Representative Th17 cell clones from ovarian and colon cancers ar

Representative Th17 cell clones from ovarian and colon cancers are shown in Fig. 1A. To further investigate whether these tumor-infiltrating Th17 clones were homogeneously expanded from a single cell or were comprised of heterogeneous cell populations, TCR-Vβ gene expression was determined using RT-PCR with TCR-Vβ-specific Pictilisib in vitro primers 29, 30. As shown in Fig. 1B, two Th17 clones (CTh17-18 and CTh17-20) derived from the colon cancer TILs of different patients shared the same TCR-Vβ6A gene, and the OTh17-8 clone derived from an ovarian

cancer TILs expressed TCR-Vβ13B gene. We analyzed TCR-Vβ gene expression in primary (E0) Th17 clones and Th17 clones following different rounds of expansion (E1–E3) and obtained the same expression patterns (data not shown). Thus, the results of TCR profiling analyses confirmed that each of these Th17 clones had been expanded from a single cell. We next sought to determine gene expression levels of the lineage-specific transcriptional factors learn more in these Th17 clones using real-time PCR. As expected, we found that all primary Th17 clones (E0) markedly expressed RORγt and IRF-4 when compared with naïve CD4+ T cells (Fig. 1C). In contrast, Th17 clones had minimal or

no expression of T-bet, GATA3 and FOXP3, which are critical transcriptional regulators for Th1, Th2 and Treg development, respectively 6. Recent studies have suggested that Th17 cells exhibit distinct cytokine and chemokine receptor expression profiles which are involved in their regulation and biological functions 31–34. Thus, we next evaluated the mRNA expression of cytokines elaborated by the tumor-infiltrating Th17 clones after stimulation with OKT3, using real-time PCR. Representative second data from three primary Th17 clones (E0) are shown in Fig. 1D. Th17 clones expressed high levels of IL-17A and IL-22, and moderate levels of IL-21, but

not IL-4 and IFN-γ, all consistent with previous reports characterizing Th17 cells from other tissue sites 19, 33, 35, 36. These results were further confirmed by ELISA analysis of secreted cytokines in Th17 clone culture supernatants (data not shown).

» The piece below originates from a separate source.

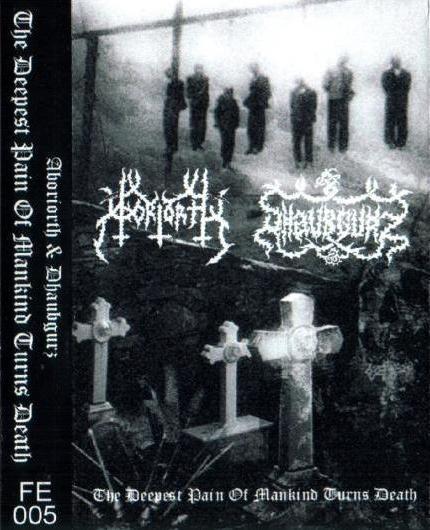 Dhaubgurz / Aboriorth - The Deepest Pain of Mankind Turns Death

Unexpectedly, we found that these primary Th17 clones minimally expressed IL-23 receptor (IL-23R), although recent studies have suggested that Th17 cells highly express IL-23R, and that IL-23 plays a critical role as a growth/stabilization and development factor for late-stage Th17 cells 12, 19, 37. We then analyzed chemokine receptor expression on Th17 clones by FACS analysis. We observed that all Th17 clones expressed CCR2, CCR4, CCR5, CCR6, CCR7 and CXCR3, similar to the expression pattern in other T-cell lineages, including Tregs 27, 38.

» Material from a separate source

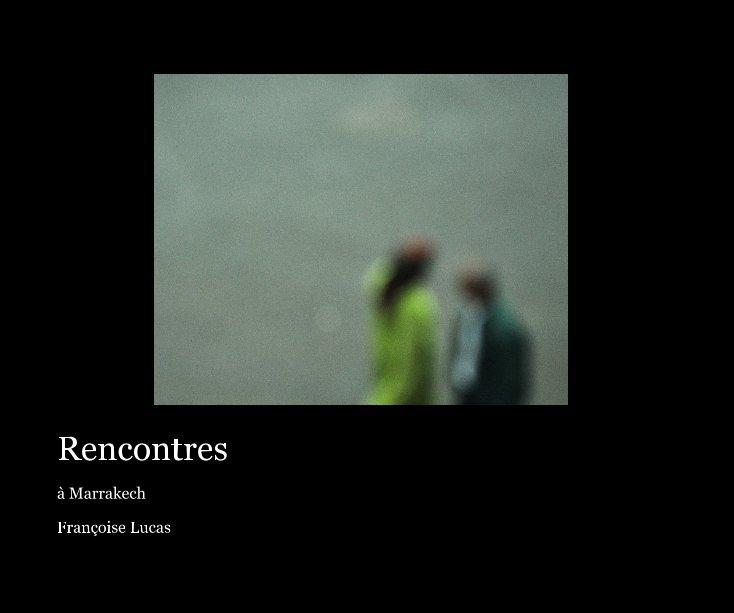Bekijk Rencontres op Françoise Lucas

Therefore, higher absolute IDWG needs to be strictly controlled d

Therefore, higher absolute IDWG needs to be strictly controlled despite the corresponding IDWG% possibly being relatively small in heavy haemodialysis patients. “
“Podocytes (glomerular epithelial cells) lie on the urinary aspect of the glomerular capillary and play a key role in the selective filter that underlies click here kidney function. They are injured in various forms of renal disease: the extents of this injury and its reversibility have major implications for treatment and prognosis. Until recently, podocytes were difficult

to study in vitro because of a previous lack of techniques for obtaining differentiated cells in quantities adequate for research. In recent years, this problem has been solved for rodent and human podocytes and there has been an explosion of research using cultured cells. These authors have led the development and characterization of human podocyte cell lines and in this article describe the INK-128 methods that have allowed them to do this. In recent years, one of the fastest moving areas of research progress in nephrology has been the appreciation of the importance

of the visceral glomerular epithelial cell, hereinafter referred to as the podocyte, in health and disease. Podocytes play a key role in the prevention of proteinuria in the healthy situation, are important targets of injury in a variety of renal diseases and are important determinants of outcome.1,2 Improved understanding of podocyte biology has however come from two main arenas: first, molecular genetics of single gene disorders which lead to rare forms of congenital nephrotic syndrome; and second, focused study of this specialized cell type in vivo and in vitro. The purpose of this article is to review the current state of knowledge in relation to the in vitro study of podocytes. The authors have most experience of human podocyte culture, but where relevant we will also discuss study of podocytes from

other species. Our aim is to help new investigators to join this exciting field. When cells are directly separated from tissue and propagated in vitro they are referred to as ‘primary culture cells’. For podocytes, this typically requires isolation of glomeruli by differential sieving, plating of glomeruli onto a collagen surface (use of collagen surface is optional, currently we use tissue culture treated surface instead) and outgrowth of cobblestone-like cells (further details will be given later). Some of the early work on rat3 and human4 podocytes used primary culture podocytes, but the problem was that these cells did not develop the features of differentiated cells and they continued to proliferate, whereas differentiated podocytes are quiescent cells that do not proliferate. When specific markers of differentiated podocytes (such as nephrin and podocin) became known in the early 1990s, it was clear that podocytes suitable for in vitro study needed to demonstrate expression of these markers.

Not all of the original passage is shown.